» **Your tasks**
a) Reproduce the part of the patent text on engine control between "BACKGROUND OF THE" and "the central unit.", inclusive.
b) Using the patent text on engine control, answer these questions:
(i) What kind of component does the electronic circuit board or card include?
(ii) On what date was the related application U.S. Ser. No. 11/578,599 filed?
(iii) The distribution extends to how many cylinders per circuit board?
c) Decide whether each statement agrees with the patent text on engine control, and support each answer with a quotation from it.
(i) The actuator control pulses can be set in phase and in duration.
(ii) The method works only with gasoline engines.
(iii) In the prior art, the use of R&D engine test bench control equipment was limited to one make of car.

» **Quoted text**

● ● ● ● ●

Abstract:
The present invention relates to a system and a method for continuous operation of an internal-combustion engine ( 2 ), comprising at least an actuator connected to a working device of the engine, an electronic circuit board or card ( 3 ) comprising a programmable logic FPGA component, means ( 9, 10 ) for synchronizing the card according to the engine cycle, and a central processing unit (CPU). The invention comprises: generating, through the component, a plurality of actuator control pulses, the pulses being parameterizable in phase and in duration, being independent, linked with a single cylinder and synchronized by an angular reference point in the engine cycle for each cylinder; determining pulse parameters and assigning these parameters to the pulses by means of a computing program included in the CPU of the microcomputer at each physical output; and controlling at least one of the actuators by a logic output signal of the circuit board corresponding to at least one of the control pulses.

Description:
CROSS REFERENCE TO RELATED APPLICATION 
   This application is related to U.S. Ser. No. 11/578,599, filed Nov. 6, 2006, and entitled “Method and System for Multi-Purposely Controlling An Internal-Combustion Engine on an Engine Bench Testing Unit”. 
   BACKGROUND OF THE INVENTION 
   1. Field of the Invention 
   The present invention relates to a method and to an associated system comprising an electronic circuit board referred to hereinafter as a “TIMER PCI” allowing operation of any type of internal-combustion engine, 2 or 4 stroke, gasoline (mono and multispark), diesel (mono and multi-injection), according to a distribution extended to four cylinders per circuit board and according to a complete engine control autonomy principle that considerably relieves the real-time activity of the central unit. 
   2. Description of the Prior Art 
   Operating an engine has been performed either using commercial computers generally available to the general public whose use is limited to the range of operation of the engine defined by the car manufacturer according to a principle of centralized real-time activity management within the computer microcontroller, or using specific R&amp;D engine test bench control equipments used by manufacturers of car parts to develop all the engine control strategies and whose use is limited to a make of car according to a principle of centralized real-time activity management within the central unit of the system.

● ● ● ● ●

[Spatial reasoning question data]
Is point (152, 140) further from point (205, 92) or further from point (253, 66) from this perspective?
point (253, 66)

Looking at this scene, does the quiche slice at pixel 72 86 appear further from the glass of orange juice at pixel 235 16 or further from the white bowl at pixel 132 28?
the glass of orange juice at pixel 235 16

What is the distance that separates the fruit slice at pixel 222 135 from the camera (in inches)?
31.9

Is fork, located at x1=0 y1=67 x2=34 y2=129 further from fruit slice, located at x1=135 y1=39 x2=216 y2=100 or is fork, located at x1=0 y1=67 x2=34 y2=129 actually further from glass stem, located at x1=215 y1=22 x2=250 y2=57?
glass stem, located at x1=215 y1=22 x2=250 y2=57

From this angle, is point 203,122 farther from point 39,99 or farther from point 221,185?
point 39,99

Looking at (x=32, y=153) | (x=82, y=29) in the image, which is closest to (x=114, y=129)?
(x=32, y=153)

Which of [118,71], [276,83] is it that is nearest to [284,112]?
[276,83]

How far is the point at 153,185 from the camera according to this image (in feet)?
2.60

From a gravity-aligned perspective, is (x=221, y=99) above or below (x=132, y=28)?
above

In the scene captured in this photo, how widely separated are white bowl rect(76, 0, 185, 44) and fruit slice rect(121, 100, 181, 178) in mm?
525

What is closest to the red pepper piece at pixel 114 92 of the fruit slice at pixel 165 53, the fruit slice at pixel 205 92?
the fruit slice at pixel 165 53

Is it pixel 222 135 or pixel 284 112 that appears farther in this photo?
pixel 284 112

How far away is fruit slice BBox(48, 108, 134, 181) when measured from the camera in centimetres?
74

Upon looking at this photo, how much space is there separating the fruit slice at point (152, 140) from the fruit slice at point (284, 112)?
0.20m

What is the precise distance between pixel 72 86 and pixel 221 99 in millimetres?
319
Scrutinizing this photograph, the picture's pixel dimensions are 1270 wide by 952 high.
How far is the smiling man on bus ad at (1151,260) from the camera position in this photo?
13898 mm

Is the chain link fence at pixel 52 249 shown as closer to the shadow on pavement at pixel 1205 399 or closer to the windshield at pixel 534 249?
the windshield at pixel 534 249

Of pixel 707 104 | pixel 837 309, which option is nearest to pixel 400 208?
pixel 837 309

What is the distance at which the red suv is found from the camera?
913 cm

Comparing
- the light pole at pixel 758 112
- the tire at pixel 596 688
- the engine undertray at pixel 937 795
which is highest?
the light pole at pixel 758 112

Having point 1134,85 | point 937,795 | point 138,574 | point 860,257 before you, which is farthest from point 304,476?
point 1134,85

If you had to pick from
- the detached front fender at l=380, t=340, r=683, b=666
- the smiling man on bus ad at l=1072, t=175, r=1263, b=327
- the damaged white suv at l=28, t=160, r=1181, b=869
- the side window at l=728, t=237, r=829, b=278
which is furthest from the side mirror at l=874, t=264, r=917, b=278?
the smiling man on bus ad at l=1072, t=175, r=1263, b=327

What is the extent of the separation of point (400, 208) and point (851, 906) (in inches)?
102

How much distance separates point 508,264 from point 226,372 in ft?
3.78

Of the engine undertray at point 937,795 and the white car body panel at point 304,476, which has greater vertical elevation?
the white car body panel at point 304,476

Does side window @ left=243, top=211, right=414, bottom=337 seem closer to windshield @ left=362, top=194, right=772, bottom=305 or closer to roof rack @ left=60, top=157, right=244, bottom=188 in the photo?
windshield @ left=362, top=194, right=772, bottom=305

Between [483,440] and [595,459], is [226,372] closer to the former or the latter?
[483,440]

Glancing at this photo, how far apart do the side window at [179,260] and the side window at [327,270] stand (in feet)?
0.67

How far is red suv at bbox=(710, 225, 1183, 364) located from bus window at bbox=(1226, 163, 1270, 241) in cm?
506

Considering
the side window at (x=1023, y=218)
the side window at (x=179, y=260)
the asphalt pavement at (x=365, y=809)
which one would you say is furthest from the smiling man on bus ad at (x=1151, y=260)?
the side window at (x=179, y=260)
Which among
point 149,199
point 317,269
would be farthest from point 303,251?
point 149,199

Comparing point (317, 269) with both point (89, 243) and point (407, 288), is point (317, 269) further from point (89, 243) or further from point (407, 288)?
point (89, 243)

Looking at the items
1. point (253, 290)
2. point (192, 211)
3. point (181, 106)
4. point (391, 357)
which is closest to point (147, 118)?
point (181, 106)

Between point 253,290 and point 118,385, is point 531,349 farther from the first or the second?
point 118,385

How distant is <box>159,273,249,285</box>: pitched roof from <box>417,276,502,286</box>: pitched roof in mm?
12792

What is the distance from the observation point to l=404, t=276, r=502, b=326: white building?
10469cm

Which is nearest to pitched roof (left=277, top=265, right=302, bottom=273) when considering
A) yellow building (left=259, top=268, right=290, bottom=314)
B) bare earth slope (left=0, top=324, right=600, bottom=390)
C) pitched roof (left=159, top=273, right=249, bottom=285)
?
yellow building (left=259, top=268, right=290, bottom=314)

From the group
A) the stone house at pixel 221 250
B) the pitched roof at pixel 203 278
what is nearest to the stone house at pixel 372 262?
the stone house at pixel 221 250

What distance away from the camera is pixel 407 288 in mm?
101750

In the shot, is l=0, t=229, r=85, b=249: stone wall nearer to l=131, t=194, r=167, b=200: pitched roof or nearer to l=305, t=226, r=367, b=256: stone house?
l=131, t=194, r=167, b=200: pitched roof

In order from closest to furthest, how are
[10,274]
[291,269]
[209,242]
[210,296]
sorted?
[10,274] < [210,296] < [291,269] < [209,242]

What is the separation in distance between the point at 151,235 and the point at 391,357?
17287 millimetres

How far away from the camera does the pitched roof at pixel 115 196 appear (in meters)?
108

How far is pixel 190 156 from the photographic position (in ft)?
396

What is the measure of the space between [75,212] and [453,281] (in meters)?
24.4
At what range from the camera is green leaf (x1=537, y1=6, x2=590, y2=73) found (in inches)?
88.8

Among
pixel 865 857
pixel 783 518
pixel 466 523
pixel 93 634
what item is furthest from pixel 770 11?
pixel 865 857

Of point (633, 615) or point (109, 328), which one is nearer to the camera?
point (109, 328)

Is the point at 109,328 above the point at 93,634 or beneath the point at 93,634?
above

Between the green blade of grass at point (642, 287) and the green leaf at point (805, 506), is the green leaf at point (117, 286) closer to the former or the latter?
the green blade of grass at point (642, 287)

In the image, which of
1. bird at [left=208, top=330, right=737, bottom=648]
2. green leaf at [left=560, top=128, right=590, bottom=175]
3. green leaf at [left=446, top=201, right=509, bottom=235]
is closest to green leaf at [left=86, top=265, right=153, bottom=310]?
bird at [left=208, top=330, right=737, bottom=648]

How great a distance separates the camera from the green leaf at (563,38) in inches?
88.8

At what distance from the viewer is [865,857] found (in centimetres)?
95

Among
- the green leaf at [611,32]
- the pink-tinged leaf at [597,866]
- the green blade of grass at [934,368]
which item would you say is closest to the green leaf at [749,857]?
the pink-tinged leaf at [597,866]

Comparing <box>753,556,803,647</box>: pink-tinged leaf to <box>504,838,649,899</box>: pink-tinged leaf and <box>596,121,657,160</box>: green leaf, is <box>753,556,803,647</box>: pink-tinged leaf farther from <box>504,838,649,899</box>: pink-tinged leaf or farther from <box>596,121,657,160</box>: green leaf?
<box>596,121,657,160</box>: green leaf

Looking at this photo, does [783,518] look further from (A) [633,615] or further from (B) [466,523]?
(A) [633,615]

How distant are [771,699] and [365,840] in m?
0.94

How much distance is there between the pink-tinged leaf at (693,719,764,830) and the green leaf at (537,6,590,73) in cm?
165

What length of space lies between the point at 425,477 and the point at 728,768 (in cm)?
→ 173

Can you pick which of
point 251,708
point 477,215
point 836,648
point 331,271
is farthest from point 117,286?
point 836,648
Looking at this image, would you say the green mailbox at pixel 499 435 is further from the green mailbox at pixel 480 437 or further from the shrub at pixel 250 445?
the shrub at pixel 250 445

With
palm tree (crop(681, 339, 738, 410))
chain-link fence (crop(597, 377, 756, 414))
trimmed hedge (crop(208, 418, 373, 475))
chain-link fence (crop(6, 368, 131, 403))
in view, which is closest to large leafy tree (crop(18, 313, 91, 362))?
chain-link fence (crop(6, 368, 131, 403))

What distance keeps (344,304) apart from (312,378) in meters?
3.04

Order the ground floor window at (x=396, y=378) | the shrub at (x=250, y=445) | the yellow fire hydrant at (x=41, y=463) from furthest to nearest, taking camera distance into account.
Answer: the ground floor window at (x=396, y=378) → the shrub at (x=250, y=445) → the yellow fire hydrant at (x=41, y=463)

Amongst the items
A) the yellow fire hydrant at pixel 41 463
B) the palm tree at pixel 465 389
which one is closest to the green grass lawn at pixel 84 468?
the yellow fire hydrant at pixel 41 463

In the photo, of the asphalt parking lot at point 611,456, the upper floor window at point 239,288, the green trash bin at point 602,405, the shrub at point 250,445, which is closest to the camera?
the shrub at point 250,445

● ● ● ● ●

» **Per-task answers**
a)
BACKGROUND OF THE INVENTION 
   1. Field of the Invention 
   The present invention relates to a method and to an associated system comprising an electronic circuit board referred to hereinafter as a “TIMER PCI” allowing operation of any type of internal-combustion engine, 2 or 4 stroke, gasoline (mono and multispark), diesel (mono and multi-injection), according to a distribution extended to four cylinders per circuit board and according to a complete engine control autonomy principle that considerably relieves the real-time activity of the central unit.

b)
(i) A programmable logic FPGA component.
(ii) Nov. 6, 2006.
(iii) Four.

c)
(i) Yes: "the pulses being parameterizable in phase and in duration"
(ii) No: "allowing operation of any type of internal-combustion engine, 2 or 4 stroke, gasoline (mono and multispark), diesel (mono and multi-injection)"
(iii) Yes: "whose use is limited to a make of car"